▼
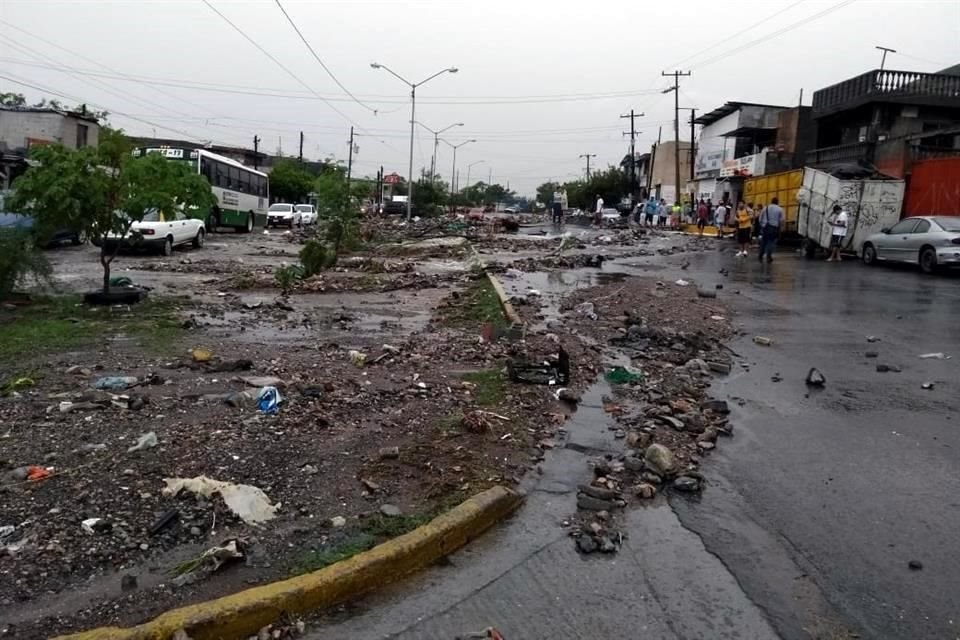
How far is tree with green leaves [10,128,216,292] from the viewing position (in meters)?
11.8

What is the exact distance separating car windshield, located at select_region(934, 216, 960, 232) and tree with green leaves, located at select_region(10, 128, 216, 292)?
18.1 metres

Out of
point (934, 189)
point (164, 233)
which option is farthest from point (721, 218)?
point (164, 233)

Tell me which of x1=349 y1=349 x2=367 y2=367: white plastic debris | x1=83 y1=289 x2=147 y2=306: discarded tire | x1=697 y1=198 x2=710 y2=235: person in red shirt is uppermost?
x1=697 y1=198 x2=710 y2=235: person in red shirt

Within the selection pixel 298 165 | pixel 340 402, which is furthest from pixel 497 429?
pixel 298 165

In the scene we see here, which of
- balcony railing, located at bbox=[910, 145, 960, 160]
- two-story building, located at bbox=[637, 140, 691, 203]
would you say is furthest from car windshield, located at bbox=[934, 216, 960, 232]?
two-story building, located at bbox=[637, 140, 691, 203]

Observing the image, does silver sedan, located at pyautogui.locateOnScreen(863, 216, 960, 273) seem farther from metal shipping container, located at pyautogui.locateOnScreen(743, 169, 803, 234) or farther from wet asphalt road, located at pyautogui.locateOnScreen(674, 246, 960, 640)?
wet asphalt road, located at pyautogui.locateOnScreen(674, 246, 960, 640)

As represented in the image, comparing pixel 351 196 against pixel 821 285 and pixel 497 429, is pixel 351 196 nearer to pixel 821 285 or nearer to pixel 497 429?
pixel 821 285

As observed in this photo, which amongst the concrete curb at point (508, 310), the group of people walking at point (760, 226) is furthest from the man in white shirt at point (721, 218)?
the concrete curb at point (508, 310)

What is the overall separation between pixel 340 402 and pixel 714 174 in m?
58.4

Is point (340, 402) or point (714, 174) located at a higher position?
point (714, 174)

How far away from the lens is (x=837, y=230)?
80.7 ft

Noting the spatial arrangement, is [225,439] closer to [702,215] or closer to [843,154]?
[843,154]

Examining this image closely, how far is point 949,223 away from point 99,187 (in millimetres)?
19717

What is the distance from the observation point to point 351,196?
22.5m
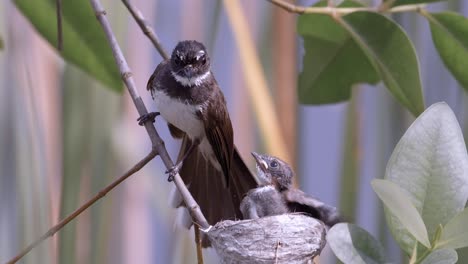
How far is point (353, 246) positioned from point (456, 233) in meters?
0.10

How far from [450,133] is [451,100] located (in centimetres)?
147

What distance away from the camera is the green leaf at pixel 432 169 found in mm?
812

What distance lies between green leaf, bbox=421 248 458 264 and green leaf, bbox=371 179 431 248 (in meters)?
0.01

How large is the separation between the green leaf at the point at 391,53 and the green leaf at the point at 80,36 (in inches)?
19.4

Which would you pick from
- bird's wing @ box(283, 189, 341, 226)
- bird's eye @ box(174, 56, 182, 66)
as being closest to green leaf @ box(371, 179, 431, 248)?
bird's wing @ box(283, 189, 341, 226)

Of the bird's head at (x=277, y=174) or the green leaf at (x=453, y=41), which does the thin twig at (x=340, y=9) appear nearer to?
the green leaf at (x=453, y=41)

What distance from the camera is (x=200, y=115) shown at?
5.58ft

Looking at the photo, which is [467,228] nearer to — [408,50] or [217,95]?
[408,50]

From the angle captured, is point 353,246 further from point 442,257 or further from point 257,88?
point 257,88

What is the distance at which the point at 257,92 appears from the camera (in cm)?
195

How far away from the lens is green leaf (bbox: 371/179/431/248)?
73 centimetres

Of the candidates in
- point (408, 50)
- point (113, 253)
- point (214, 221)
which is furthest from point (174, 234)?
point (408, 50)

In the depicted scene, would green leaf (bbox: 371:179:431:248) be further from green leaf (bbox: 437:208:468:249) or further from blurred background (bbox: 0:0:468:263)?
blurred background (bbox: 0:0:468:263)

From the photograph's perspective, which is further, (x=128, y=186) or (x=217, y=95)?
(x=128, y=186)
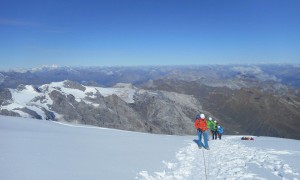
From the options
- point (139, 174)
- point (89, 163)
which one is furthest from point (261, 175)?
point (89, 163)

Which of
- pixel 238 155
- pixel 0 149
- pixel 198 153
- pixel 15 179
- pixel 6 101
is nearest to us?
pixel 15 179

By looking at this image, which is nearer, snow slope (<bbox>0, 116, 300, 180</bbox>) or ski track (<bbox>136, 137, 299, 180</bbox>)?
snow slope (<bbox>0, 116, 300, 180</bbox>)

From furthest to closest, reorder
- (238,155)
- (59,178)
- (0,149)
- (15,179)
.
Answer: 1. (238,155)
2. (0,149)
3. (59,178)
4. (15,179)

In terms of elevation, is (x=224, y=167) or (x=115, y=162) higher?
(x=115, y=162)

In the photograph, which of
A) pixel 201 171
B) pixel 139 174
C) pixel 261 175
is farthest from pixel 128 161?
pixel 261 175

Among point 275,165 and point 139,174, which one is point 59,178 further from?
point 275,165

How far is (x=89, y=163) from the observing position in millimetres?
12000

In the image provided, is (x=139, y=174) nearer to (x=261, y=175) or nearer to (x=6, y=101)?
(x=261, y=175)

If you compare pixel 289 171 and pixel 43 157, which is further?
pixel 289 171

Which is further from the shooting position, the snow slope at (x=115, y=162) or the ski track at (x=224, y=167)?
the ski track at (x=224, y=167)

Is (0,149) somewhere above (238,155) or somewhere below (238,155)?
above

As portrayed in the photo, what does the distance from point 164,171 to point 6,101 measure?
20191 centimetres

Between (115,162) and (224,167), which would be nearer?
(115,162)

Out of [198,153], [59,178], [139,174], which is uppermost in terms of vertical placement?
[59,178]
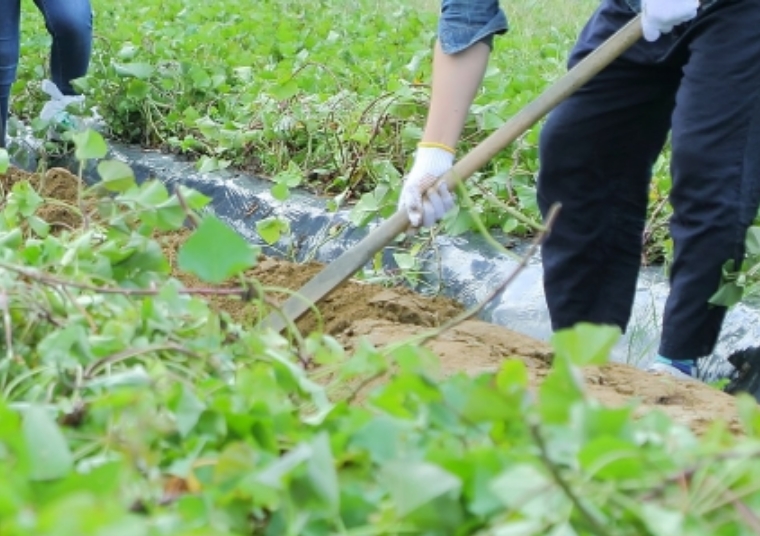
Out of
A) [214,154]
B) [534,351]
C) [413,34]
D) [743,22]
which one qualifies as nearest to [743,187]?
[743,22]

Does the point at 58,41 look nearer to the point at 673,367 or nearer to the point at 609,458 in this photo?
the point at 673,367

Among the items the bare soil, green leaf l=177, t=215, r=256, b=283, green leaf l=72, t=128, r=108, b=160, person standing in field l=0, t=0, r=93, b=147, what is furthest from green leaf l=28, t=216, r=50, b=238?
person standing in field l=0, t=0, r=93, b=147

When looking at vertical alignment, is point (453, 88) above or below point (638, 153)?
above

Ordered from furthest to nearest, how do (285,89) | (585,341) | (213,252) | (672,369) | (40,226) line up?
1. (285,89)
2. (672,369)
3. (40,226)
4. (213,252)
5. (585,341)

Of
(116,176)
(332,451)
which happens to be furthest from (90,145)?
(332,451)

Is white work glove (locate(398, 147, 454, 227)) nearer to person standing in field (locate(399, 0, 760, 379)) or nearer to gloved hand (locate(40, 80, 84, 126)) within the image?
person standing in field (locate(399, 0, 760, 379))

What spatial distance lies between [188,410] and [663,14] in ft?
4.98

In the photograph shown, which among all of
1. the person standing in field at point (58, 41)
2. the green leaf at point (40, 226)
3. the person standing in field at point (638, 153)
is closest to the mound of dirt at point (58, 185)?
the person standing in field at point (58, 41)

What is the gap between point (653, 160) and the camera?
109 inches

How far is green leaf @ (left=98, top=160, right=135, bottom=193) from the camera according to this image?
158 cm

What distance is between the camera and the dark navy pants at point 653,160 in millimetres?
2361

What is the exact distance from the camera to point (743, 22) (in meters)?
2.36

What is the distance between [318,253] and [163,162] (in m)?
1.19

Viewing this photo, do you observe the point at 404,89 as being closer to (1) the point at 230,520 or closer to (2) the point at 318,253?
(2) the point at 318,253
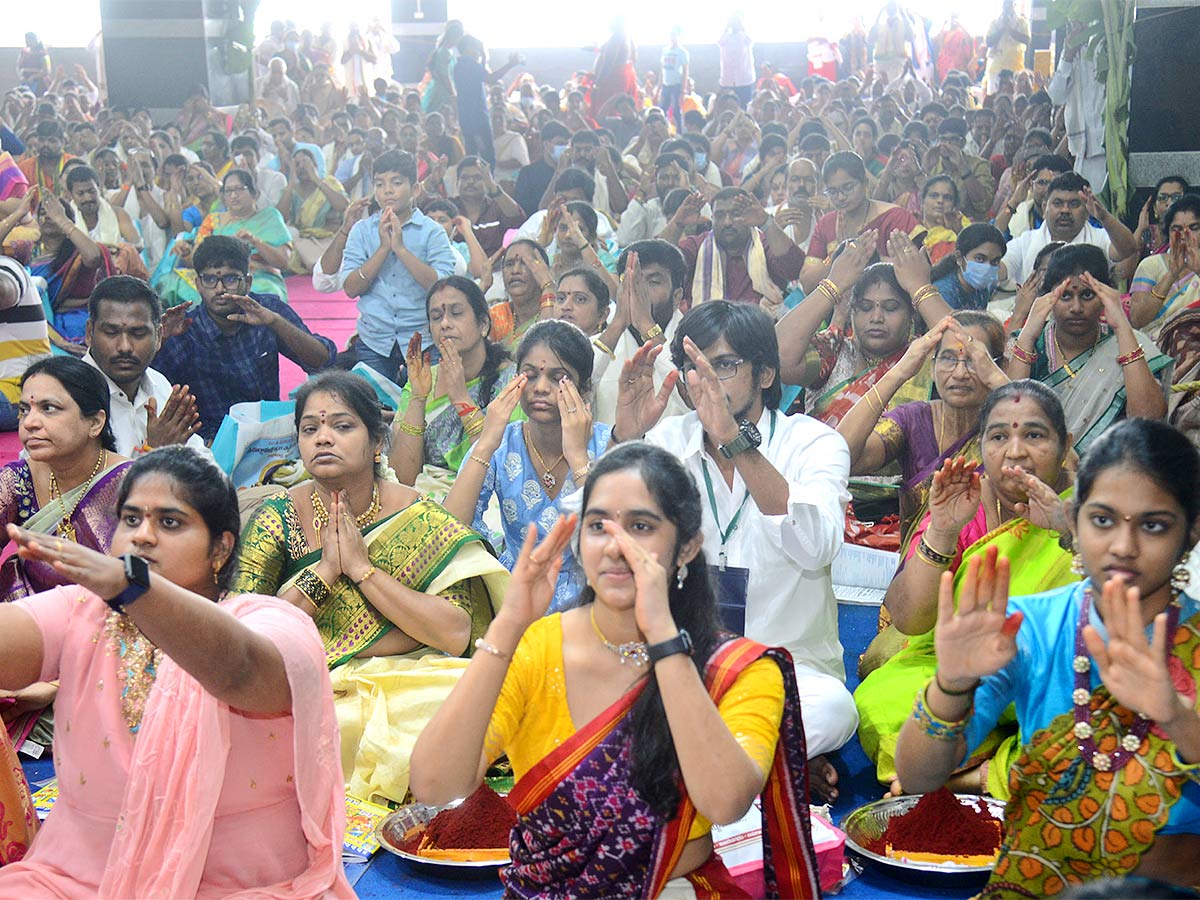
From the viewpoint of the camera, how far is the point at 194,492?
6.39 feet

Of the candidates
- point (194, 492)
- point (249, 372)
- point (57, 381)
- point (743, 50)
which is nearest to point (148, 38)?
point (743, 50)

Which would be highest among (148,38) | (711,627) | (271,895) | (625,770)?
(148,38)

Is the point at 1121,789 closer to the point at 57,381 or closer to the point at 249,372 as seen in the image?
the point at 57,381

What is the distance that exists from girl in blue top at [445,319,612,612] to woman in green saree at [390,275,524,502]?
47cm

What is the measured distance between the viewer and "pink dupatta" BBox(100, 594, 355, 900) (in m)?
1.79

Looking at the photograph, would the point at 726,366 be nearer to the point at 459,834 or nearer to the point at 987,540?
the point at 987,540

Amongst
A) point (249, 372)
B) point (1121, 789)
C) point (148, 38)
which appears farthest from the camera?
point (148, 38)

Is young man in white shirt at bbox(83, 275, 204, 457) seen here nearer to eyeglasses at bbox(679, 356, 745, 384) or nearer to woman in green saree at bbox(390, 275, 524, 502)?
woman in green saree at bbox(390, 275, 524, 502)

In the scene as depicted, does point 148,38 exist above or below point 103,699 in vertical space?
above

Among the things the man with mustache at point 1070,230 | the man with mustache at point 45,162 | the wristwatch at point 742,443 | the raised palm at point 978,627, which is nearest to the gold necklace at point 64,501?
the wristwatch at point 742,443

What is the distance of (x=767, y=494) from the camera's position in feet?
9.00

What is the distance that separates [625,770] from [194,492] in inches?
27.5

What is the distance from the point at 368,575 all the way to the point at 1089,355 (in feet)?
7.41

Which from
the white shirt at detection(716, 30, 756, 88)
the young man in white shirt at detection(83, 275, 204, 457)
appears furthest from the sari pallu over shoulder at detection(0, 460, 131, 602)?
the white shirt at detection(716, 30, 756, 88)
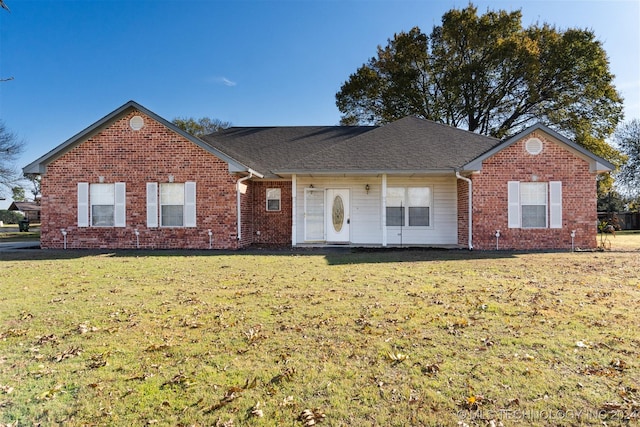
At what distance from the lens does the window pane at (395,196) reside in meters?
14.6

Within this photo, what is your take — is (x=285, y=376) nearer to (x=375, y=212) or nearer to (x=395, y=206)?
(x=375, y=212)

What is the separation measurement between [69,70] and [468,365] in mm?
19400

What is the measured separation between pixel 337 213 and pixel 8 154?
3456 cm

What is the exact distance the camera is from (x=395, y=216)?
14.6m

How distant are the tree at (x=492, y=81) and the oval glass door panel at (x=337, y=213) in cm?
1917

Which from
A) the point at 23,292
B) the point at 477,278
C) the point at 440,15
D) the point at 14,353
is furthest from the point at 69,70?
the point at 440,15

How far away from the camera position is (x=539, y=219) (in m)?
13.0

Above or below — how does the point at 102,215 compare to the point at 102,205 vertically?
below

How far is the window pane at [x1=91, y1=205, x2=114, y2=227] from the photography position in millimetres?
13562

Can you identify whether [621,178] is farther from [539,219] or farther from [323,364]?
[323,364]

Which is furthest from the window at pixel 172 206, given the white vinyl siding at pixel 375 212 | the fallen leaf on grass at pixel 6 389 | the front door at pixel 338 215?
the fallen leaf on grass at pixel 6 389

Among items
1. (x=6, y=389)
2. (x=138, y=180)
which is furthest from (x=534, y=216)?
(x=6, y=389)

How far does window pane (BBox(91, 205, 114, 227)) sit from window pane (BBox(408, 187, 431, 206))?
1123 cm

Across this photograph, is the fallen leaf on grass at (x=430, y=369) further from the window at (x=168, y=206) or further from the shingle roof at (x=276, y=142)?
the shingle roof at (x=276, y=142)
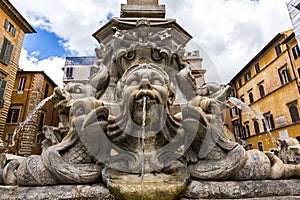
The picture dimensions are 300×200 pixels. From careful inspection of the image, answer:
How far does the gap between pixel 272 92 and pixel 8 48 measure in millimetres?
23345

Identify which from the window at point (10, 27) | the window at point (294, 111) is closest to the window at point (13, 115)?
the window at point (10, 27)

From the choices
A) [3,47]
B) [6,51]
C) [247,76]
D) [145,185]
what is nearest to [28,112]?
[6,51]

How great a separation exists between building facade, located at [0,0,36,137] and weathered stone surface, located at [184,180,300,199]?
675 inches

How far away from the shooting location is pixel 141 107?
1729mm

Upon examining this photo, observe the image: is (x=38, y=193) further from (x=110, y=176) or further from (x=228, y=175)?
(x=228, y=175)

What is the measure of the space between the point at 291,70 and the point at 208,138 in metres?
19.7

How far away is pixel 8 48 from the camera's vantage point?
1678 cm

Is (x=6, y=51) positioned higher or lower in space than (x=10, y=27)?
lower

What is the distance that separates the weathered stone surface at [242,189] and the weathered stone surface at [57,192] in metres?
0.65

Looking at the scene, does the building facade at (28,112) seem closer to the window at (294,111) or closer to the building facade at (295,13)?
the window at (294,111)

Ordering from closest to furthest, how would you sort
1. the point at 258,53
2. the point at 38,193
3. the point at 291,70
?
the point at 38,193 → the point at 291,70 → the point at 258,53

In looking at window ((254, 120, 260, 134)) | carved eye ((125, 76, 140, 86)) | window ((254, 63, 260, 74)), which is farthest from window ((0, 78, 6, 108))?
window ((254, 63, 260, 74))

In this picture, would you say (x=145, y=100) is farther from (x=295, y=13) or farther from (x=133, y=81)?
(x=295, y=13)

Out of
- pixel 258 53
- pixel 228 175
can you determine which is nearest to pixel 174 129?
pixel 228 175
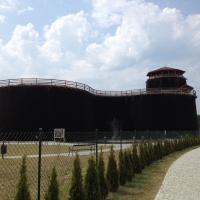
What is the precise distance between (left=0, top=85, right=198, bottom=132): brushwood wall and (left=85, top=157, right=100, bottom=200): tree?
25535 mm

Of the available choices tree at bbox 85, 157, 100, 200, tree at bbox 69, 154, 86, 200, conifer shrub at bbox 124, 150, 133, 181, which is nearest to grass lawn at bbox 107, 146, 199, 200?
conifer shrub at bbox 124, 150, 133, 181

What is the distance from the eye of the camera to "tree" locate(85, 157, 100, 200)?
20.1ft

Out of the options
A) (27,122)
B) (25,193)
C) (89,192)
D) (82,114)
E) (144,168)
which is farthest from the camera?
(82,114)

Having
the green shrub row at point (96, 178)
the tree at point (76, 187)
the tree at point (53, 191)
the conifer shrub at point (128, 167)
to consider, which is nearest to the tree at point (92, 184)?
the green shrub row at point (96, 178)

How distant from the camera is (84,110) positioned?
116 ft

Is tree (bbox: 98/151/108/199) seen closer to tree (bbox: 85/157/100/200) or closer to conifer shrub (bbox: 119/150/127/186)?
tree (bbox: 85/157/100/200)

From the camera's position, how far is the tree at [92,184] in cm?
612

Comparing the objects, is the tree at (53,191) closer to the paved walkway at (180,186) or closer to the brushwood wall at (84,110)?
the paved walkway at (180,186)

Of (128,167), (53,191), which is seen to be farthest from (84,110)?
(53,191)

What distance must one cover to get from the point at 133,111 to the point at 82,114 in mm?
10801

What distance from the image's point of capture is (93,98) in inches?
1612

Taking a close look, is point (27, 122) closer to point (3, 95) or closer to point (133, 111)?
point (3, 95)

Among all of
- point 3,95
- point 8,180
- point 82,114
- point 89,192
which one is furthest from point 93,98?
point 89,192

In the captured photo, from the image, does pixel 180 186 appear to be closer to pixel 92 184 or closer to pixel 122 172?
pixel 122 172
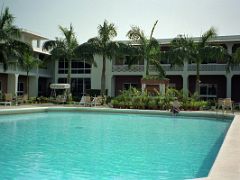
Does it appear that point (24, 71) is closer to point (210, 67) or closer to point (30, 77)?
point (30, 77)

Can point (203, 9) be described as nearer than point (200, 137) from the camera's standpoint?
No

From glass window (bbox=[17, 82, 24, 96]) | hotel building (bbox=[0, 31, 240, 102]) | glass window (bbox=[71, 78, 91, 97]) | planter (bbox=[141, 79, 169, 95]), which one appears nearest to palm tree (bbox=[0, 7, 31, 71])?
hotel building (bbox=[0, 31, 240, 102])

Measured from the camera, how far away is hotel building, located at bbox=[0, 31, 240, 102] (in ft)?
102

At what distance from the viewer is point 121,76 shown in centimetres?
3653

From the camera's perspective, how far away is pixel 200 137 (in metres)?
12.1

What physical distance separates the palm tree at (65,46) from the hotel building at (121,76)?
3.63 m

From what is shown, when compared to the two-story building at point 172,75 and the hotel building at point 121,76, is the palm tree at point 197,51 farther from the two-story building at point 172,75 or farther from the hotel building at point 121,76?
the two-story building at point 172,75

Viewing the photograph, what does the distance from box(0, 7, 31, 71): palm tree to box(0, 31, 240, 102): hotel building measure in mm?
4831

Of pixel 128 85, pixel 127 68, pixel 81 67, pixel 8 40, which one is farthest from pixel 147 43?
pixel 81 67

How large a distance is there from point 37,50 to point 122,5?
72.6 feet

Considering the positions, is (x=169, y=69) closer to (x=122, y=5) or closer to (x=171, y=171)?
(x=122, y=5)

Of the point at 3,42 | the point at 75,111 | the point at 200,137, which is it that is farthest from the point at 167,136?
the point at 3,42

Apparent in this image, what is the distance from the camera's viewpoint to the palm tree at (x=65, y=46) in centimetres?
3103

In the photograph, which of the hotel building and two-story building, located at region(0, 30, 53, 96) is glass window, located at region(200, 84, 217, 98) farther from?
two-story building, located at region(0, 30, 53, 96)
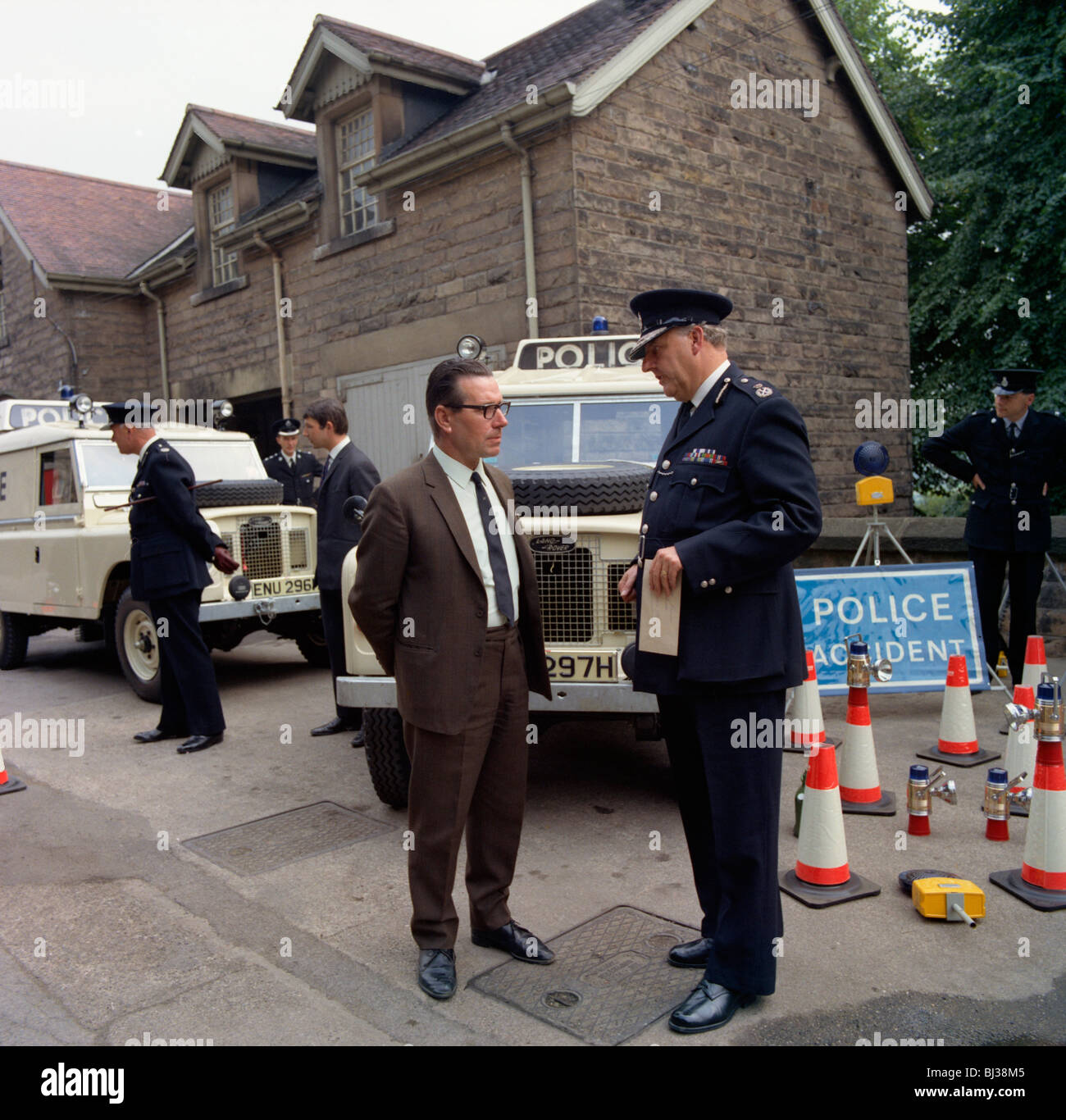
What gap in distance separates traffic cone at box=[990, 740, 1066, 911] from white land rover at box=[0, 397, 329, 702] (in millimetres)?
▲
▶ Your instructions:
Convert the stretch of lines from the one containing "How far away is pixel 8" through the one containing "the point at 38,193 →" into a JSON list of strings, one string per line, leaving out blank lines.

▶ Answer to the task:
[
  "How far away is pixel 8 48 from the camera's vantage point?",
  "1678 cm",
  "Is (x=6, y=51) positioned higher or lower in space than (x=10, y=27)?",
  "lower",
  "What is the distance that separates the weathered stone surface at [242,189] and the weathered stone surface at [57,192] in metres?",
  "0.65",
  "Looking at the scene, does the building facade at (28,112) seem closer to the window at (294,111) or closer to the building facade at (295,13)?",
  "the window at (294,111)",
  "Ordering from closest to furthest, how would you sort",
  "1. the point at 258,53",
  "2. the point at 38,193",
  "3. the point at 291,70",
  "?",
  "the point at 38,193 → the point at 291,70 → the point at 258,53"
]